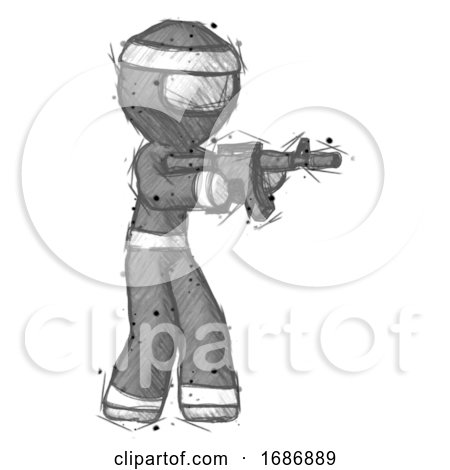 Sketch Ninja Warrior Man Shooting Automatic Assault Weapon by Leo Blanchette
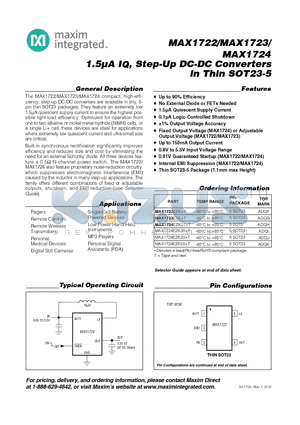 MAX1724_12 datasheet - 1.5lA IQ, Step-Up DC-DC Converters in Thin SOT23-5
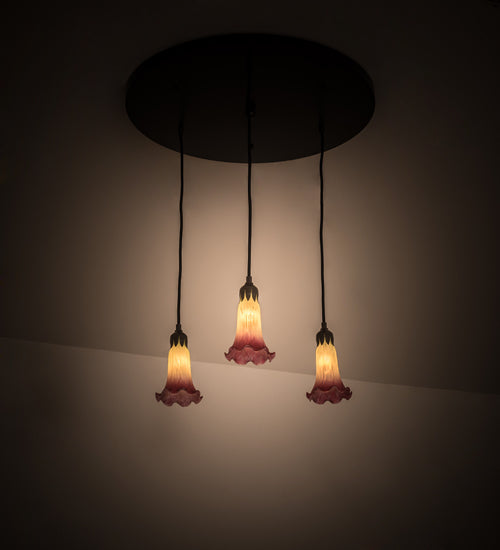 Meyda Lighting Pond Lily 24" 3-Light Timeless Bronze Cascading Pendant Light With Light Green & Pink Shade Glass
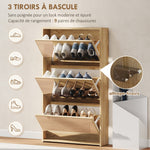 Meuble à chaussures 9 paires, armoire à chaussures étroite, 3 tiroirs rabattables portes miroirs, 65x17x114,5cm naturel
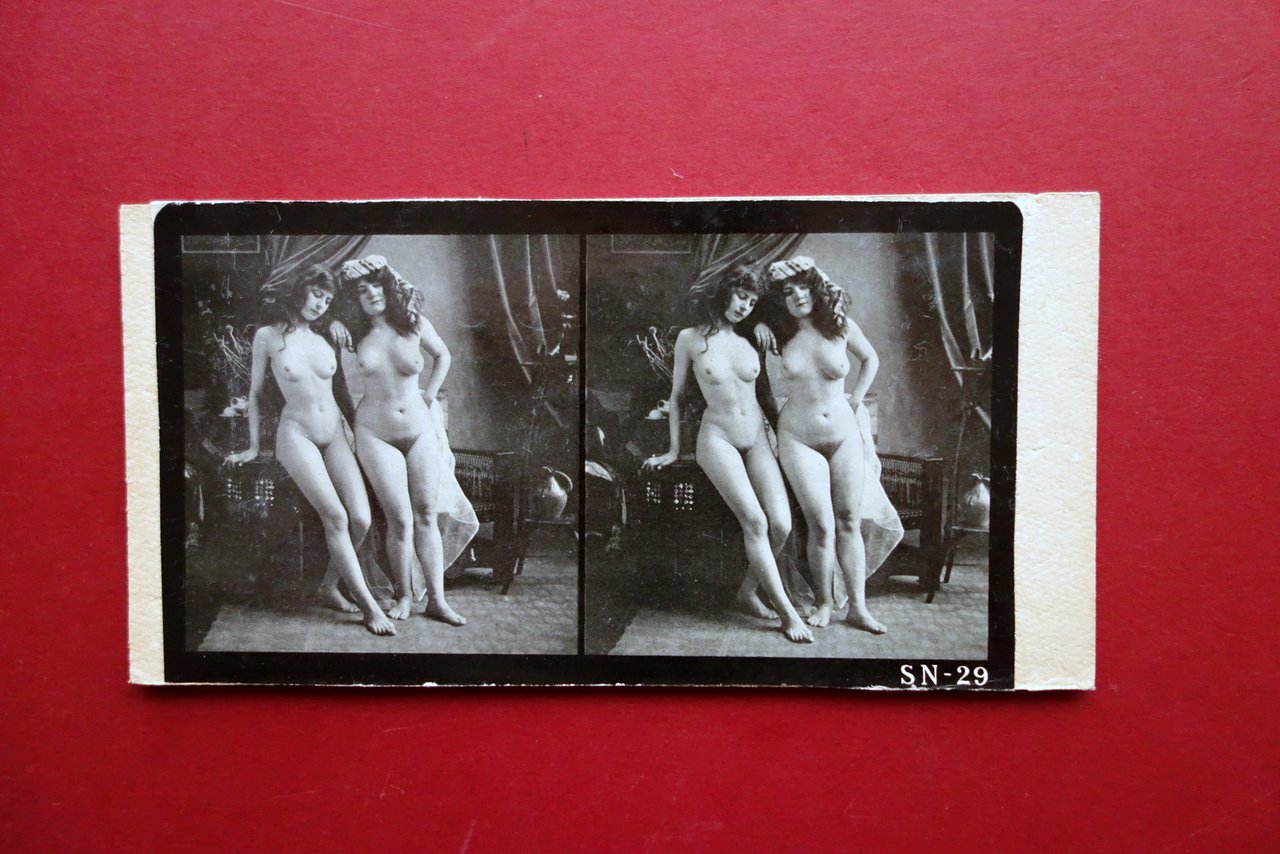 Fotografia Stereoscopica Originale Nudo Femminile Coppia di Donne Primo '900 | Immagine principale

PROBLEM STATEMENT:
A faithful copy of every entry is needed, omitting each image.

TASK RESULT:
 Sketch Ninja Warrior Man Shooting Automatic Assault Weapon by Leo Blanchette
 MAX1724_12 datasheet - 1.5lA IQ, Step-Up DC-DC Converters in Thin SOT23-5
 Meyda Lighting Pond Lily 24" 3-Light Timeless Bronze Cascading Pendant Light With Light Green & Pink Shade Glass
 Meuble à chaussures 9 paires, armoire à chaussures étroite, 3 tiroirs rabattables portes miroirs, 65x17x114,5cm naturel
 Fotografia Stereoscopica Originale Nudo Femminile Coppia di Donne Primo '900 | Immagine principale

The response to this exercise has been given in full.